Investors should take advantage of the recent sell-off in large cap US bank stocks and tactically buy shares, according to investment research firm TS Lombard.
In a recent note, the firm said it sees no evidence of a systemic banking crisis despite the recent failures of Silicon Valley Bank, Signature Bank, and Silvergate Capital, as well as the ongoing crisis in confidence of Credit Suisse, which plunged as much as 30% to record lows on Wednesday.
According to TS Lombard, these are natural effects of the Federal Reserve embarking on an aggressive quantitative tightening policy that has included consistent interest rate hikes and an ongoing reduction of its balance sheet.
“We knew that after a decade of perma low rates and quantitative easing, built-up stress would expose vulnerabilities that feed into the real economy and markets,” TS Lombard’s Skylar Montgomery wrote. “SVB is the latest victim of rising rates, but the large (i.e. systemically important) banks are not at risk.”
The SPDR S&P Banking ETF, which mostly owns large cap US banks, has dropped 23% since the start of March, representing one of its swiftest declines on record. The sell-off continued on Wednesday, with shares of JPMorgan, Bank of America, and Wells Fargo all falling more than 4%.
According to Montgomery, the sell-off is over done, even if an economic recession does materialize.
“The SVB crisis has meant a significant tightening in financial conditions, which, in effect, is having a similar impact to that of another Fed hike… The SVB crisis raises our conviction in [our recession] call. However, the market reaction in the short term looks to be overdone; we tactically buy US large cap banks,” Montgomery said.

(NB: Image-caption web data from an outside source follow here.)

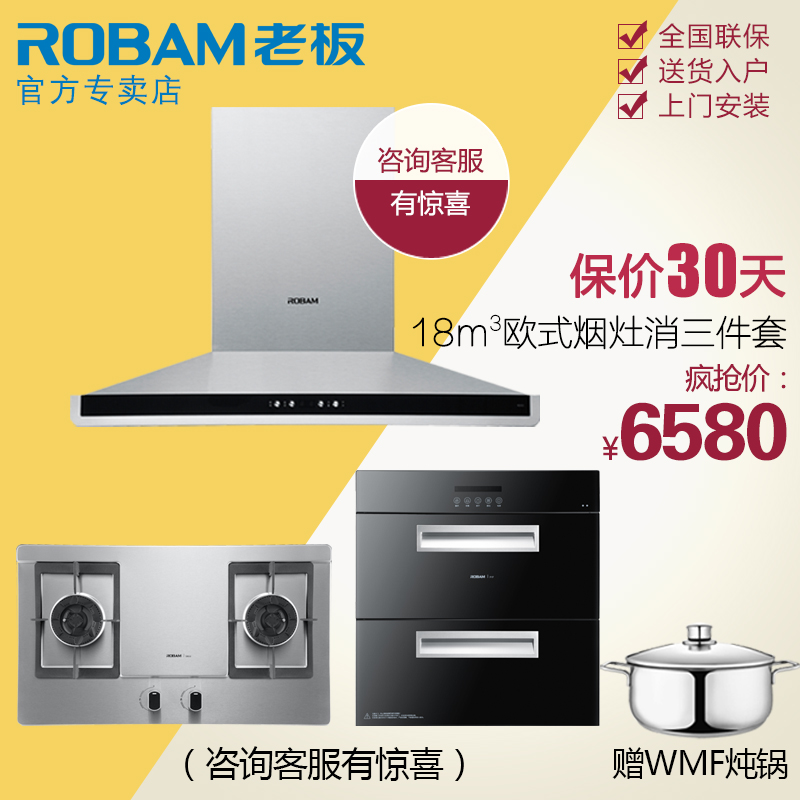 Robam/boss 62x2 + 717 + 58g3 continental suction hoods smoke stoves eliminate parure Meals free shipping
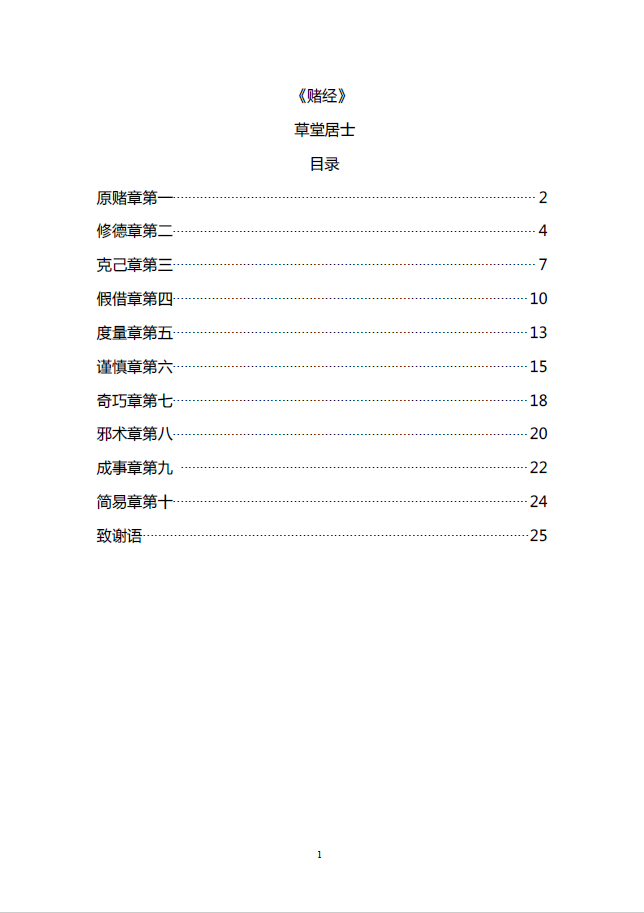 古代奇书《赌经》pdf下载在线阅读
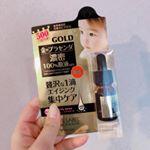 金のプラセンタ❤️...ミックスコスモ様の金のプラセンタ原液ミックスを使ってみましたよー🙆♀️✨.10ml入っていて1800円です!.こちらは国産100%のプラセ…のInstagram画像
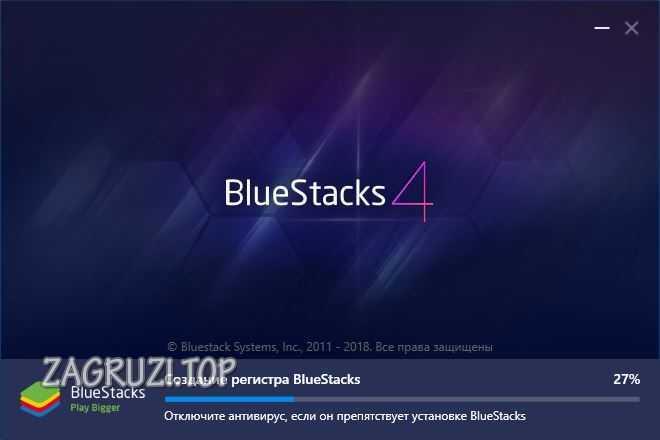 Идет установка BlueStacks
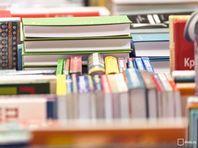 Читатели московских библиотек получат скидку в книжных магазинах
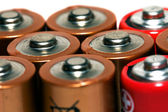 Electric) battery — Stock Photo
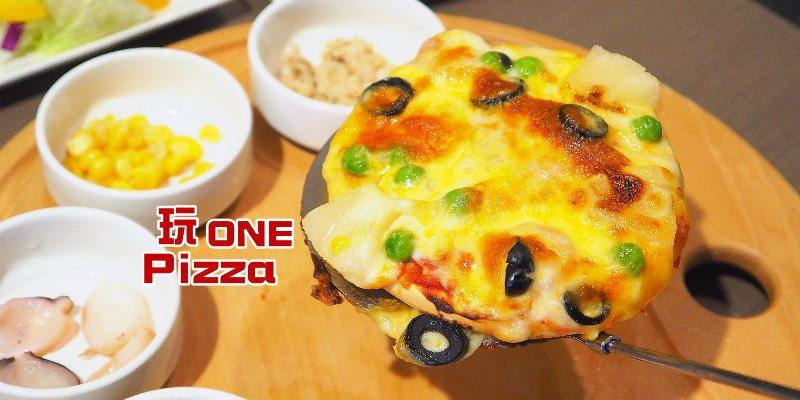 <台中親子餐廳> 玩one Pizza,小小烤爐烤出屬於自己的披薩,大小朋友玩得不亦樂乎的趣味園地!(台中吃到飽/美術館美食/台中披薩/試吃)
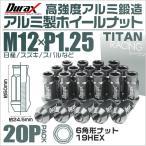 ホイールナット レーシングナット 貫通 M12×P1.25 ロングタイプ 20個セット チタン (クーポン配布中)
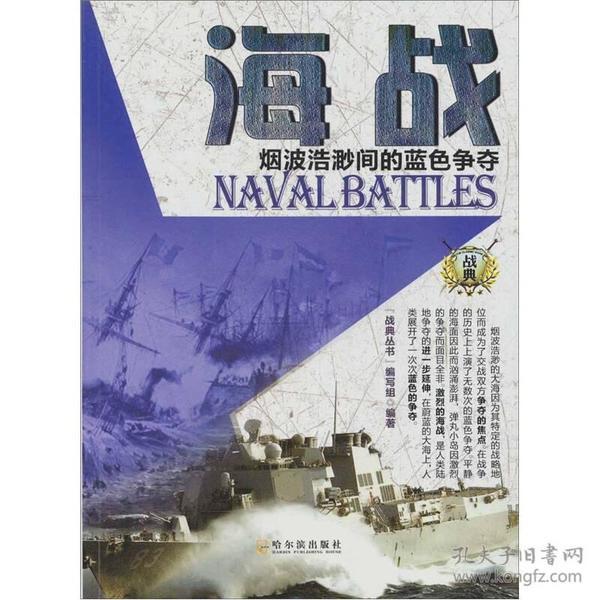 战典丛书:海战:烟波浩渺间的蓝色争夺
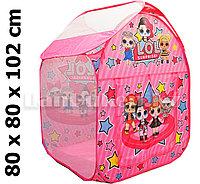 Детская игровая палатка автомат LOL Surprise Игровой домик 80 х 80 х 102 см (1788-1)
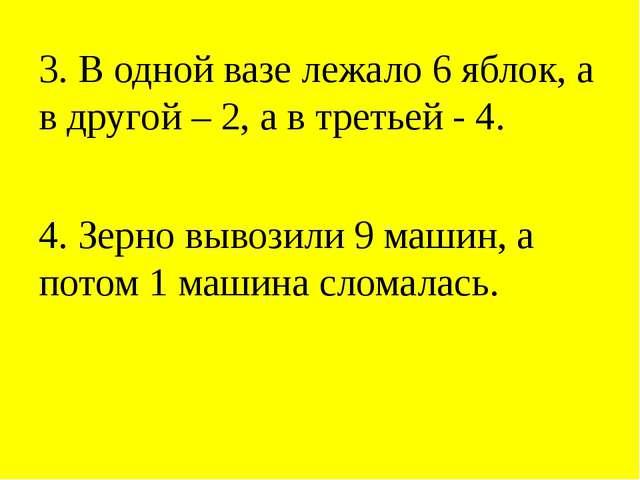 3. В одной вазе лежало 6 яблок, а в другой – 2, а в третьей - 4. 4. Зерно выв...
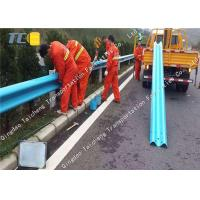 Buy cheap Anti Corrosion SS W Beam Crash Barrier , Thrie Metal Beam Crash Barrier from wholesalers
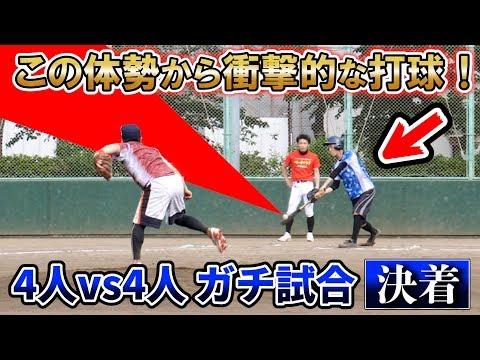 【縛り野球】ついに決着!最終回同点でまさかの内野シフト!?少人数の4人vs4人のガチ試合対決が超激アツ展開だった!【変則ルール】
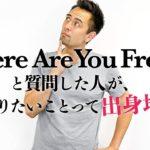 マスターしておきたい「Where are you from」の受け答え【#291】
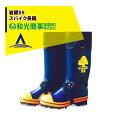 【ミツウマ】プロ用 長靴 岩礁55型NS 林業用
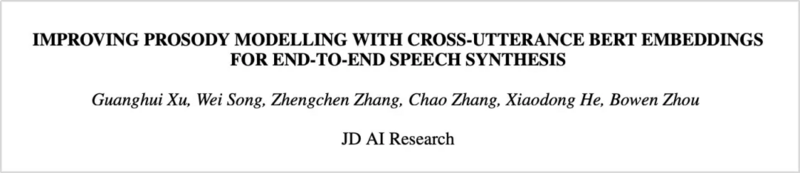 Three papers of Jingdong technology group were selected in icassp 2021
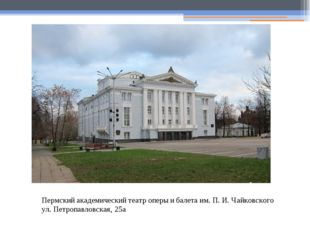 Пермский академический театр оперы и балета им. П. И. Чайковского ул. Петропа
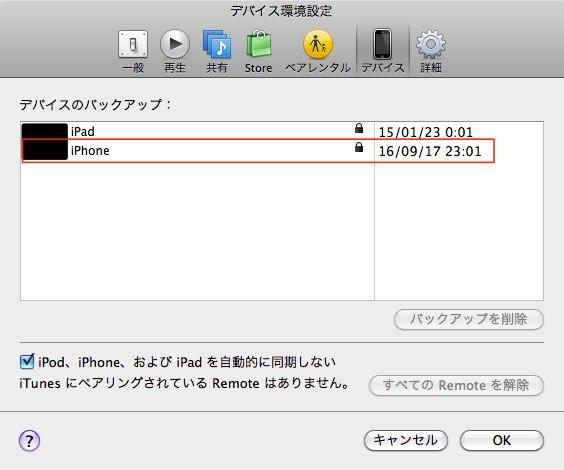 Iphone7 01b
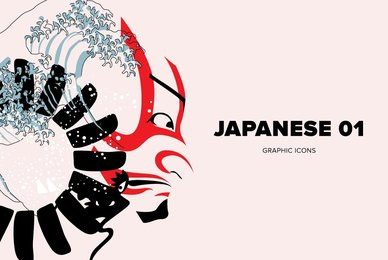 Japanese 01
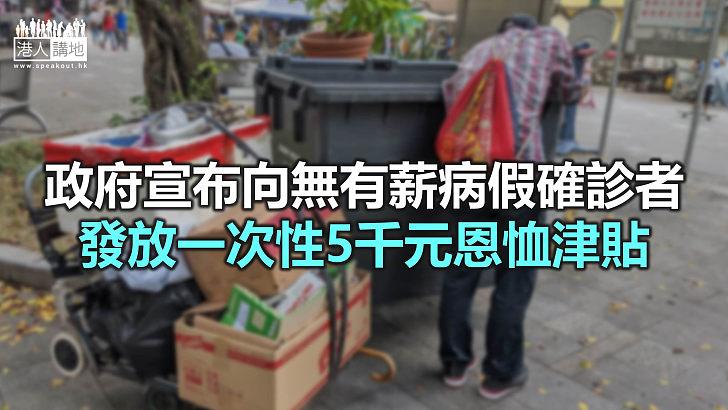 【焦點新聞】申請5千元恩恤津貼無須經濟審查 但須作出聲明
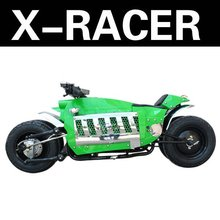 150cc X-Racer motorcycle Racing ATV POLEAXE
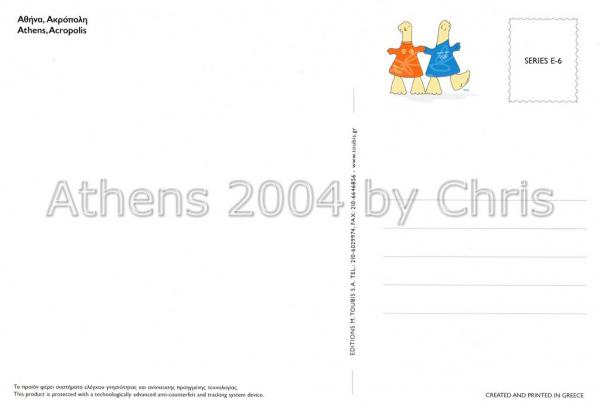 Athens Acropolis postcard series E back side
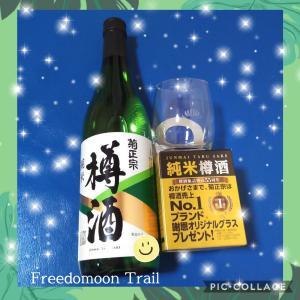 菊正宗 純米樽酒  Good Japanese Sake 料理に合う日本酒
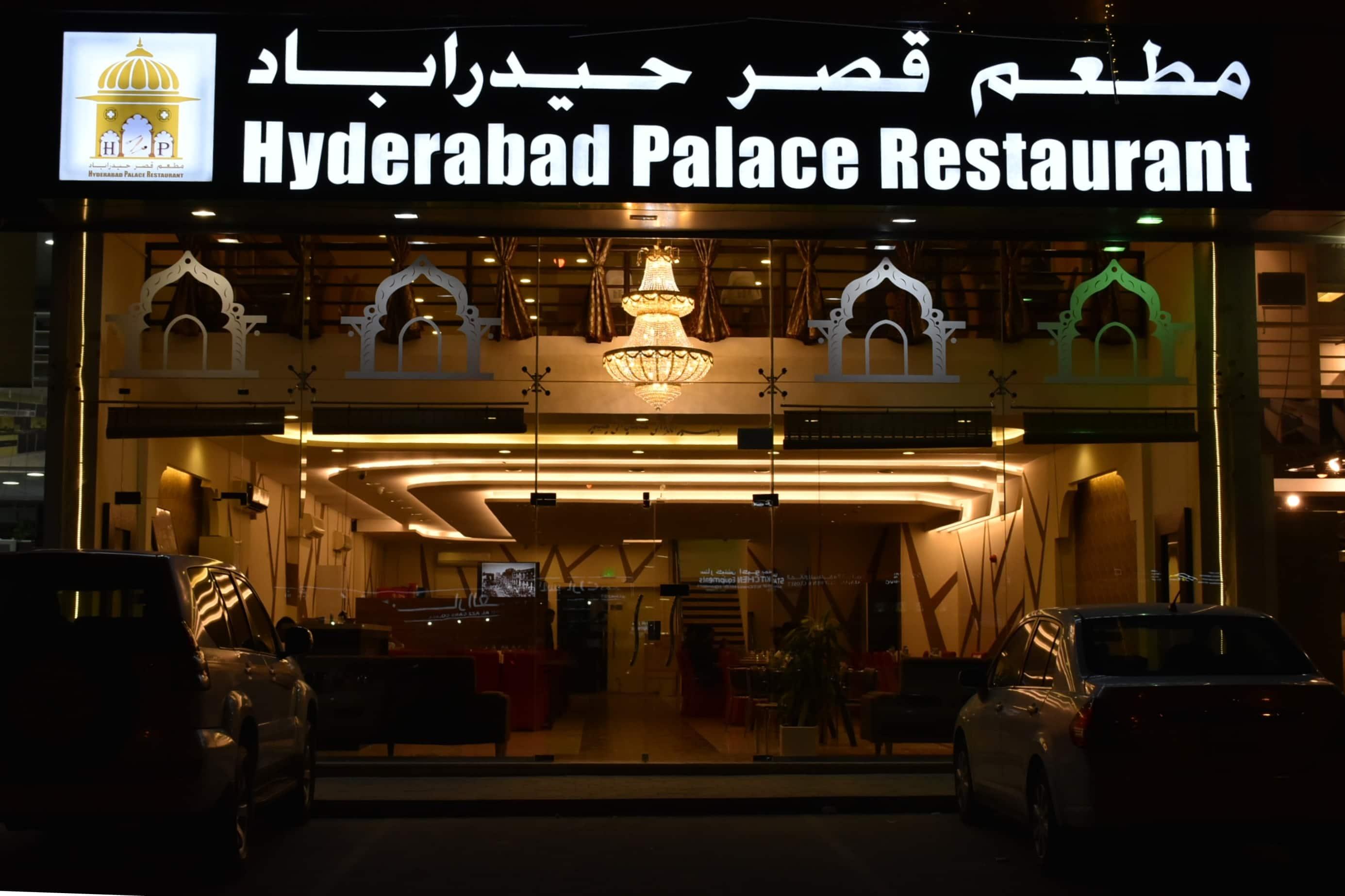 Hyderabad Palace Restaurant, Al Aziziyah, Doha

Large cap banks have been a beneficiary of the SVB failure, with Bank of America attracting $15 billion in new deposits in a matter of days, while JPMorgan also reportedly received a lot of inbound interest from new clients. And the valuations on large cap bank stocks are not stretched.
JPMorgan trades at a price-to-earnings ratio of 10.5x, well below its five-year average of 12.1x, while Bank of America trades at price-to-earnings ratio of 8.9x, well below its five-year average of 12.8x. Meanwhile, the S&P 500 currently trades at a price-to-earnings ratio of about 20x.